Document extract:
# need info on arowana



## nitrofish (Jan 14, 2003)

I want to buy one of these real bad but Im not sure I could house it properly since they get so big. what size tank would I need for a 4" arowana ?


----------



## piranha45 (Apr 8, 2003)

http://kingsoftheaquarium.com/speciesprofiles.htm


----------



## lemmywinks (Jan 25, 2004)

try not to get arrowanas that small, iv heard they are nearly imposible to keep when they are that size. try to get one that is atleast 6-8 inches


----------



## nitrofish (Jan 14, 2003)

how am I going to find a 36" wide tank? I guess no aro for me.


----------



## piranha45 (Apr 8, 2003)

nitrofish said:


> how am I going to find a 36" wide tank? I guess no aro for me.


well, if you don't like a real aquarists advice, you could always go to arrowfanatics.com and ask them. They'd say a 125g tank would suit a silver arrow just fine









yes that was sarcasm








glad you decided otherwise









i think arrowanas and pacu and irridescent sharks are three fish that really shouldnt be so readily available...


----------



## Hoser98 (Dec 31, 2003)

The tank should be as long as your fish, not as wide. Besides that, the chance of your Arrowana growing to 36" in your home aquarium, probably not that good. The largest I've heard of in a home was 24".


----------



## Kory (Jun 5, 2003)

Your on crack if you think a tank should only be as long as your fish. What are they going to do just sit in one place.

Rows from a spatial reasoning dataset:
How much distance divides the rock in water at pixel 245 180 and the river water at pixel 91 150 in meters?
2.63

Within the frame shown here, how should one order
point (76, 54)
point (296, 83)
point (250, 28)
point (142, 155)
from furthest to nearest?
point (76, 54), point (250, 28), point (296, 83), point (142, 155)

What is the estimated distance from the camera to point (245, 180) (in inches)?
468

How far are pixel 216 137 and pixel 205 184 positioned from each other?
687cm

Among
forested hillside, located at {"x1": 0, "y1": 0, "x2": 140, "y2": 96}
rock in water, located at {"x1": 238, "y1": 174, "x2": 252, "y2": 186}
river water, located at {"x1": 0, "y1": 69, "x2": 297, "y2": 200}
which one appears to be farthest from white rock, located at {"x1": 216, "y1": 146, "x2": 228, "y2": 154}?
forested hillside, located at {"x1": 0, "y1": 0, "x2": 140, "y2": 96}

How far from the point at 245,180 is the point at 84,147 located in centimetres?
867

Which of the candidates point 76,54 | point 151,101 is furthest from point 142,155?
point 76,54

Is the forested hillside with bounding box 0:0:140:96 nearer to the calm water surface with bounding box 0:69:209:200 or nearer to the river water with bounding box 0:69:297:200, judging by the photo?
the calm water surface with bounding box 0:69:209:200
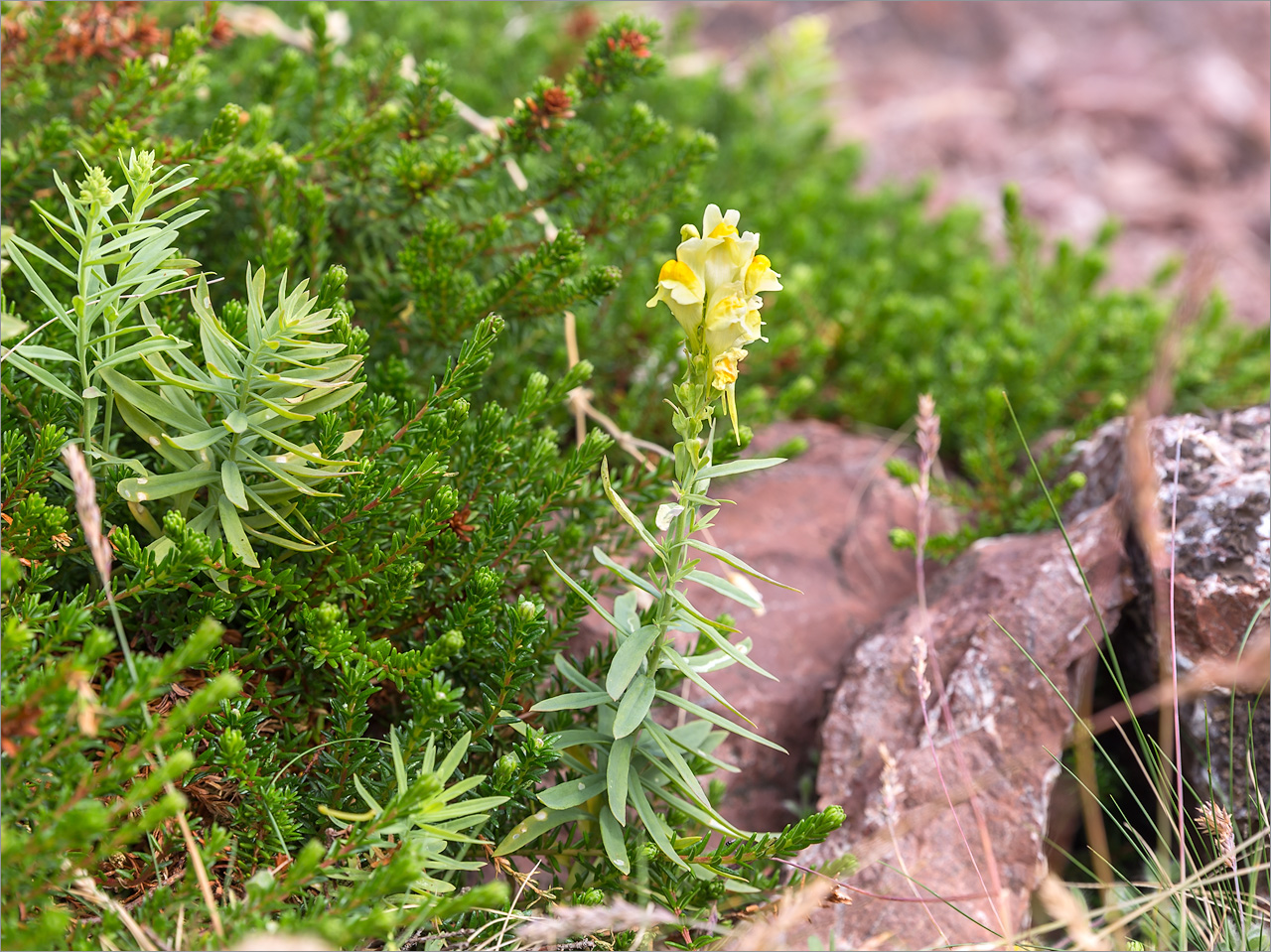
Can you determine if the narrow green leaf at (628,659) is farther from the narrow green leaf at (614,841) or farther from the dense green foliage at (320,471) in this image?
the narrow green leaf at (614,841)

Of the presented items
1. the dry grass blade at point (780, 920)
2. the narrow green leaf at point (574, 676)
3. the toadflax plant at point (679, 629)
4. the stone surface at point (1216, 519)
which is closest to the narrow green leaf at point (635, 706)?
the toadflax plant at point (679, 629)

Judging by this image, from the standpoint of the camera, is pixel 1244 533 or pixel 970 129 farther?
pixel 970 129

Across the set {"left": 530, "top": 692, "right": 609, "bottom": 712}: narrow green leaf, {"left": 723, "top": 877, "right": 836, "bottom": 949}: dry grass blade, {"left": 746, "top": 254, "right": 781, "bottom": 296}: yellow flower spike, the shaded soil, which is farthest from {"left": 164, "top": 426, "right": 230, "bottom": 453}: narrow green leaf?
the shaded soil

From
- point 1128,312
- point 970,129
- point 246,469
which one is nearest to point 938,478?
point 1128,312

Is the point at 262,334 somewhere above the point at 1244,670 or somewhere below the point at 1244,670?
above

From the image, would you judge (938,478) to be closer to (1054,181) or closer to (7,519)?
(7,519)

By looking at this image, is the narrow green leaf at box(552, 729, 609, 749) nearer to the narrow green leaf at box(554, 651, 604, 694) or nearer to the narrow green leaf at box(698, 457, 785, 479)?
the narrow green leaf at box(554, 651, 604, 694)
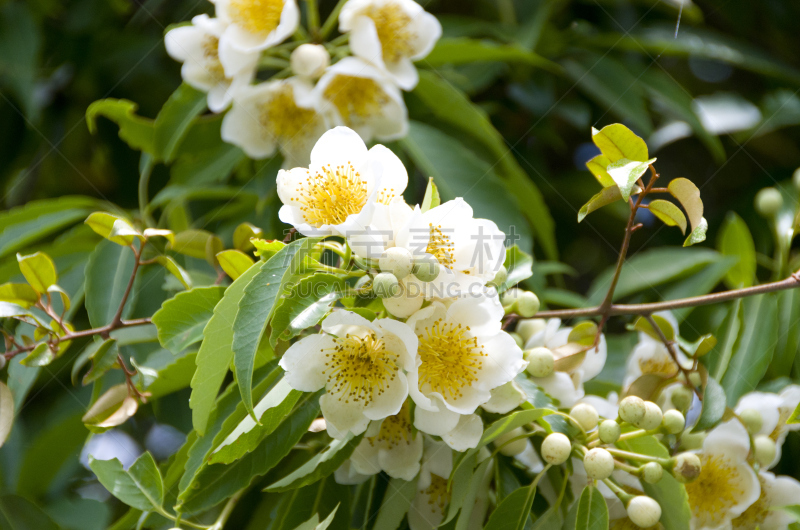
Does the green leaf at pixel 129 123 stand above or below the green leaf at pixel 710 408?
above

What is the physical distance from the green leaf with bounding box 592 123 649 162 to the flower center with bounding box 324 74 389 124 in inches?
21.1

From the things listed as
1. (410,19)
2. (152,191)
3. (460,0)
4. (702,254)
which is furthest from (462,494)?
(460,0)

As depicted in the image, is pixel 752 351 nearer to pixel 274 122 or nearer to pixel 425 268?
pixel 425 268

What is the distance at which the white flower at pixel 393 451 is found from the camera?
849 mm

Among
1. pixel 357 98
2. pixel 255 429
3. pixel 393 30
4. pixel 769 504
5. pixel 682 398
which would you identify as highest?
pixel 393 30

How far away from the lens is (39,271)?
89cm

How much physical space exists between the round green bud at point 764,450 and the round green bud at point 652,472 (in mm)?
229

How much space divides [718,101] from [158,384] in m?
1.65

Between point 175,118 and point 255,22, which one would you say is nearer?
point 255,22

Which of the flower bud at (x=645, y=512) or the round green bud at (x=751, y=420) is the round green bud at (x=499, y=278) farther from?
the round green bud at (x=751, y=420)

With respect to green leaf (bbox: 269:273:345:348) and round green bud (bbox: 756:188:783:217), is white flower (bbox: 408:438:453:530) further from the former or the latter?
round green bud (bbox: 756:188:783:217)

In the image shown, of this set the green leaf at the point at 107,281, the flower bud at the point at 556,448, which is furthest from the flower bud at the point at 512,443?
the green leaf at the point at 107,281

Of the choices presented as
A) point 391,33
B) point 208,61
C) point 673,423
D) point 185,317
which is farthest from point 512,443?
point 208,61

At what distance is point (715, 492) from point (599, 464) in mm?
262
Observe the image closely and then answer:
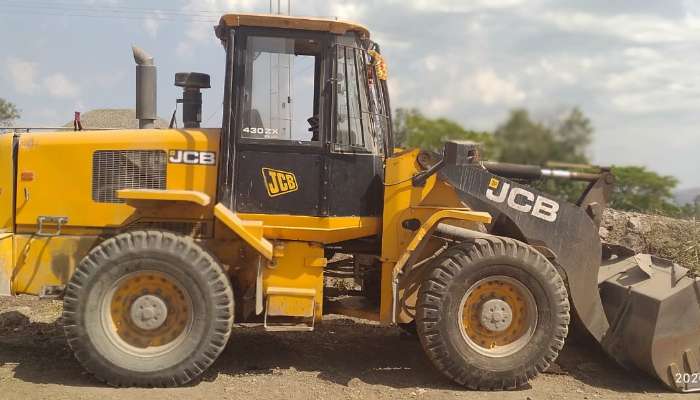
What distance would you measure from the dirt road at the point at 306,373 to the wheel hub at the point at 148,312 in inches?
20.3

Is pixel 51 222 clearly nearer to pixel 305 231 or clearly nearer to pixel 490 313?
pixel 305 231

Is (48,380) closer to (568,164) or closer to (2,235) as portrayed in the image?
(2,235)

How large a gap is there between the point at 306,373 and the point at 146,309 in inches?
57.5

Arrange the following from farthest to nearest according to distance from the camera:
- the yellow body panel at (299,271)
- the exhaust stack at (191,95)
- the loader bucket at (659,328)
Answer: the exhaust stack at (191,95), the yellow body panel at (299,271), the loader bucket at (659,328)

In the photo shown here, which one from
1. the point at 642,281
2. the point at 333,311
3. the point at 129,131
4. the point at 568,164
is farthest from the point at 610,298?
the point at 129,131

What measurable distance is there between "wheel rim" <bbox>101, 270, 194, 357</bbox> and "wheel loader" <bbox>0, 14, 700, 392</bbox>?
1cm

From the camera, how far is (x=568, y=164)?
10.8 feet

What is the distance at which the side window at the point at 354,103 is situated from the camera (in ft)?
18.3

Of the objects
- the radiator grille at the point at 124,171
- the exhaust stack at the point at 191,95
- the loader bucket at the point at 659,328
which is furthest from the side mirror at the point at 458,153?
the radiator grille at the point at 124,171

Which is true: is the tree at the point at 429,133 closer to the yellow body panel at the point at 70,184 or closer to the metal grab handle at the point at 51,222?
the yellow body panel at the point at 70,184

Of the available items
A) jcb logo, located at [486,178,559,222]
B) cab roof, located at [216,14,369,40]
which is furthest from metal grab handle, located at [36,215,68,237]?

Stated problem 1: In the arowana thread, what is the largest arowana Hoser98 has heard of being kept in a home aquarium?
Stated problem 2: Set down the arowana thread word for word from "## Hoser98 (Dec" up to and including "in one place.".
These rows are separate material with no connection to the arowana thread.

Expected output 1: 24 inches.

Expected output 2:
## Hoser98 (Dec 31, 2003)

The tank should be as long as your fish, not as wide. Besides that, the chance of your Arrowana growing to 36" in your home aquarium, probably not that good. The largest I've heard of in a home was 24".


----------



## Kory (Jun 5, 2003)

Your on crack if you think a tank should only be as long as your fish. What are they going to do just sit in one place.